Vamos llegando a otro nuevo pueblo de la Frontera. Vamos llegando a Púa.

Los rieles se amontonan a la orilla del camino y duermen, plácidos, la muerte. Aún queda en pie la vieja estación de fachada clara y marcos de ventana azules. Como en otros pueblos, hay raíles compañeros que esperan que pase el tren de carga, bebiéndose amargamente el óxido café de los años. Las casas que se vislumbran son bajas, con pinturas corroídas por el sol y la lluvia intensa, las piedras alojan, expectantes, como si algo fuera a pasar. El alma jamás se vacía cuando se trata de describir lo que amas, en particular cuando amas la tierra en que naciste. Seca, opaca, gris y todo lo que se quiera y no se quiera decir, pero es el amor que se tiene y eso se respeta hasta la médula de los huesos. 
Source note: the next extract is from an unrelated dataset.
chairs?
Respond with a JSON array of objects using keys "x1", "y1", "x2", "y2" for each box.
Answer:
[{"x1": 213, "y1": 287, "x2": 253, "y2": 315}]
Un solitario anciano mira la partida del tren, como quieriendo y no queriendo que el tiempo pase. Este pueblo tiene ese sabor de los segundos lentos, de las miradas pacientes, del vino bigoteado, de la conversación eterna, de la radio que toca las rancheras en el AM. Tiene el sabor del pan amasado mirando cómo el sol se esconde en el volcán de allá a lo lejos, el mate tiene el gusto a los años pasajeros. No sé cómo lo beberán aquí. Quizás con miel, prometiendo matrimonio, o con una torrajita de limón o laurel para acompañar. Tanto, como la nueva pintura que aplicaron al puente que acabamos de pasar. Ríos no quedan en esta historia, sólo esperanzas de trabajadores que agotaron sus sueños en la orilla de la línea, sabiendo que en la noche dormirían, que en medio comerían y que de repente una cañita beberían. Nada más.

¿Te fijaste que el ruido del tren al pasar es diferente en un puente? ¿Y que los árboles tienen los dorados cabellos del crepúsculo? ¿O que las poesías tienen el sabor dormido del metal cuando pitea el tren? ¿Viste los cerros amarillos, dulces porque se estrecharon la mano con el amplio cielo? ¿Viste cómo las colinas están con tamaño dispar y a ratos no nos dejan ver la tierra plana que le juraron a Colón para no endeudarse?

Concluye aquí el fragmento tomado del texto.